- _STATED EXERCISE_: Can you express the items starting with the line containing "Of the point" and going on through the end of the items as a two-column CSV with columns named item_text and answer, one row per item? Put each value in a single quoted field, replacing line breaks with spaces.

--- Begin RECORDS PROVIDED ---

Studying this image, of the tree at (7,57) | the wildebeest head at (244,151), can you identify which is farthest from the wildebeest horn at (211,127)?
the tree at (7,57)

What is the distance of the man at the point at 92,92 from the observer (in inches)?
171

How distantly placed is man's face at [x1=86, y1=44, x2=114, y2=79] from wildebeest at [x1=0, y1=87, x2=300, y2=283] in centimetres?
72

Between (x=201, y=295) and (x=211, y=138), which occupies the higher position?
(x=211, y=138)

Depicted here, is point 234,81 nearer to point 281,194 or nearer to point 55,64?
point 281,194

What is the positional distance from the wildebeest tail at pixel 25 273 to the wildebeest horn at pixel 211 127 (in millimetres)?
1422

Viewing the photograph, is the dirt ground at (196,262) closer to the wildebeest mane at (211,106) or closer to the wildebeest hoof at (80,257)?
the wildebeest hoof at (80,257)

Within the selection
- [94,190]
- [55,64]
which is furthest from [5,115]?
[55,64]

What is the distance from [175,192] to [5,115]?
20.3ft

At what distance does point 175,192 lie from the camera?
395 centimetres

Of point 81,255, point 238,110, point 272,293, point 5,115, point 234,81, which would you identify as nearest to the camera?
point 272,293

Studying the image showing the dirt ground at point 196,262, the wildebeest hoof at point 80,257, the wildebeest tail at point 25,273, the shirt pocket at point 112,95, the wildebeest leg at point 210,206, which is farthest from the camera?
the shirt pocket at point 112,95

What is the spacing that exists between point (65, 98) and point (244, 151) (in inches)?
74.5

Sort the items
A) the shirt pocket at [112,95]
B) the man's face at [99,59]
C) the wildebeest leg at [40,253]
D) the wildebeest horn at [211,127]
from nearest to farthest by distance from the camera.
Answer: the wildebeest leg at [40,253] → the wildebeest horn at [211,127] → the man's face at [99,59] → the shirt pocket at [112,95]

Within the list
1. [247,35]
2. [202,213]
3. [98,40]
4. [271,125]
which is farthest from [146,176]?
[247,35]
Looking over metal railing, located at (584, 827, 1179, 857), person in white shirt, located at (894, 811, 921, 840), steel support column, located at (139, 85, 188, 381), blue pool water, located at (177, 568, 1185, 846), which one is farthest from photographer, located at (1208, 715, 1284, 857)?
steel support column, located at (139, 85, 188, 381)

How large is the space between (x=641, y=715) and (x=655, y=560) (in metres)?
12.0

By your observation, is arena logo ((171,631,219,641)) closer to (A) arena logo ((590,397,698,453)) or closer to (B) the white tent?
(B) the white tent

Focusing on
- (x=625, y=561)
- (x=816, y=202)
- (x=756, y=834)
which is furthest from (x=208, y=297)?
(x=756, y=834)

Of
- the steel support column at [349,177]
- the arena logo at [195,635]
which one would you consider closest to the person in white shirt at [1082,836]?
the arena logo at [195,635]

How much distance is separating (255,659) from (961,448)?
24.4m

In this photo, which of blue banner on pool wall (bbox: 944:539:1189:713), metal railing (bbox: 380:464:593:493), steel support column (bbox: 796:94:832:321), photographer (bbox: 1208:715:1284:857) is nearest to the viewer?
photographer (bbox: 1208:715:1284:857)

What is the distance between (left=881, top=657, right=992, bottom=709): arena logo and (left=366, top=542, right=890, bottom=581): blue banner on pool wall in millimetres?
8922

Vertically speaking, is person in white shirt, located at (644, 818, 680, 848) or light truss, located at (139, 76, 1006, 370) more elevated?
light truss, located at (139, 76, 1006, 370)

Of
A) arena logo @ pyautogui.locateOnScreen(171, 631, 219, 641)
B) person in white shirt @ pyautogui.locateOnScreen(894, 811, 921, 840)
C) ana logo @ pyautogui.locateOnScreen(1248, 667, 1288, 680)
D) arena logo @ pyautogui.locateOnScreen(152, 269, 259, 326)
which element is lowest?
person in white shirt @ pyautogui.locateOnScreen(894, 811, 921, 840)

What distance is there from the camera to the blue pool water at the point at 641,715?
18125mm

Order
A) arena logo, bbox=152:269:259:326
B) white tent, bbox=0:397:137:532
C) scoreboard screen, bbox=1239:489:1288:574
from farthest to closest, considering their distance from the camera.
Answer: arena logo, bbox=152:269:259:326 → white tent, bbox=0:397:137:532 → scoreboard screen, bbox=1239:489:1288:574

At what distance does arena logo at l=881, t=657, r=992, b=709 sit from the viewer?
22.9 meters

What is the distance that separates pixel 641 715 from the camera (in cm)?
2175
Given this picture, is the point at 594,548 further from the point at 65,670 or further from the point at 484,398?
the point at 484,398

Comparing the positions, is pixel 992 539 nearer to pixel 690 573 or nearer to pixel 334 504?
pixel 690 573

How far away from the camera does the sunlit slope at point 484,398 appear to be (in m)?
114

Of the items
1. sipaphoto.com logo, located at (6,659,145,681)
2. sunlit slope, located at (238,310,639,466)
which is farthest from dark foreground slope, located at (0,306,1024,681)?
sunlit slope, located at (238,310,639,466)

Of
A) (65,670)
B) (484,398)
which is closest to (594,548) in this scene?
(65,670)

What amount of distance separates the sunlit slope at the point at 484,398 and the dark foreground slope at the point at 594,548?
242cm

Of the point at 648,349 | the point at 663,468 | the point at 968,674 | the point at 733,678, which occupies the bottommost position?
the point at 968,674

--- End RECORDS PROVIDED ---

- _OUTPUT FOR THIS EXERCISE_:
item_text,answer
"Of the point at 648,349 | the point at 663,468 | the point at 968,674 | the point at 733,678, which occupies the bottommost position?","the point at 968,674"